### [Exercício escrito a]
No trecho sobre o sacramento da mesa do Senhor, o que significa o fogo?

### [Trecho selecionado]
Assim explicou o sacramento da mesa do Senhor: somos muitos, mas somos um único
pão, um único corpo. Neste pão, manifestai-vos como deveis amar a unidade.
Porventura aquele pão foi feito de um único grão? Não eram muitos os grãos de
trigo? Mas, antes que chegassem a ser pão, estavam separados. Por meio da água
é que foram unidos, depois de certa moagem: porque, se o trigo não for moído e
amassado com água, não chega à forma que se chama pão. Assim vós também, dias
atrás, pela humilhação do jejum e pelo mistério do exorcismo, éreis como que
moídos. Veio o Batismo e, pela água, fostes banhados para poderdes receber a
forma de pão, mas ainda não há pão se não se passa pelo fogo”.
O
que significa o fogo?
“Trata-se
da unção do óleo. O fogo que nutre é o sacramento do Espírito Santo. Prestai
atenção nos Atos dos
Apóstolos,
( … ) vem, pois, o Espírito Santo: depois da água, o fogo e sois convertidos em
pão, que é o Corpo de Cristo”.
“Se retirares a palavra, não há senão pão e vinho: acrescenta a
palavra, e já há outra coisa. E essa outra coisa, o que é? O Corpo de Cristo e
o Sangue de Cristo”.

### [Entradas listadas]
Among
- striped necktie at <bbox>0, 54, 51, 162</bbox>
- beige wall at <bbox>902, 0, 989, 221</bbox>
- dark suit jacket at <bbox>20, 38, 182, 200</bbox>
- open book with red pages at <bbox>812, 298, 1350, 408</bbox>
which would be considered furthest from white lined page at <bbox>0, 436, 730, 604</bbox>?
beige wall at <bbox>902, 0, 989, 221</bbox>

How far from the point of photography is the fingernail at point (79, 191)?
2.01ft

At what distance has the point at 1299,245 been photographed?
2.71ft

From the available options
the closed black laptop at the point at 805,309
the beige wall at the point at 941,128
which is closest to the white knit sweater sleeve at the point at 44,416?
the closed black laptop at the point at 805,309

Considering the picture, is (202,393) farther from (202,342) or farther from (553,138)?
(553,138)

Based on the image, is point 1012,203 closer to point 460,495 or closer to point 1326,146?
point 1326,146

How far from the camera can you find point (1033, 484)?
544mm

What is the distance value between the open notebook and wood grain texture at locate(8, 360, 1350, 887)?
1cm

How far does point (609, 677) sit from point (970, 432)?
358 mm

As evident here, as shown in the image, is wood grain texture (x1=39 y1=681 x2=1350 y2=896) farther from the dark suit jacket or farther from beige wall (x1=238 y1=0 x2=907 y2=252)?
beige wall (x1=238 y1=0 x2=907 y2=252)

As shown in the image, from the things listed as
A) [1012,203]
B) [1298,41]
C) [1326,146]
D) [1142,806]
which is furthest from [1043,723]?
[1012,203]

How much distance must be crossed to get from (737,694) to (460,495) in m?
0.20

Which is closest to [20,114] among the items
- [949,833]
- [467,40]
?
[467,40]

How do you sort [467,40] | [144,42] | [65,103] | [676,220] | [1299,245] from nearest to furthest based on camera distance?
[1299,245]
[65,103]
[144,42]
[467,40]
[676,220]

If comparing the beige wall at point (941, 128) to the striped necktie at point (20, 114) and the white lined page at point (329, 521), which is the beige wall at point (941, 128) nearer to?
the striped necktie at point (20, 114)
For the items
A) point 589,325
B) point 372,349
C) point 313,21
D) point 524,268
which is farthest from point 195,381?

### [Exercício escrito b]
Reescreva as entradas como uma lista JSON de strings, uma para cada linha e sem as linhas em branco, começando na linha que contém "As shown in the image, from" e seguindo até o fim das entradas.

### [Resposta completa a]
A unção do óleo.

### [Resposta completa b]
[
  "As shown in the image, from the things listed as",
  "A) [1012,203]",
  "B) [1298,41]",
  "C) [1326,146]",
  "D) [1142,806]",
  "which is furthest from [1043,723]?",
  "[1012,203]",
  "How much distance must be crossed to get from (737,694) to (460,495) in m?",
  "0.20",
  "Which is closest to [20,114] among the items",
  "- [949,833]",
  "- [467,40]",
  "?",
  "[467,40]",
  "How do you sort [467,40] | [144,42] | [65,103] | [676,220] | [1299,245] from nearest to furthest based on camera distance?",
  "[1299,245]",
  "[65,103]",
  "[144,42]",
  "[467,40]",
  "[676,220]",
  "If comparing the beige wall at point (941, 128) to the striped necktie at point (20, 114) and the white lined page at point (329, 521), which is the beige wall at point (941, 128) nearer to?",
  "the striped necktie at point (20, 114)",
  "For the items",
  "A) point 589,325",
  "B) point 372,349",
  "C) point 313,21",
  "D) point 524,268",
  "which is farthest from point 195,381?"
]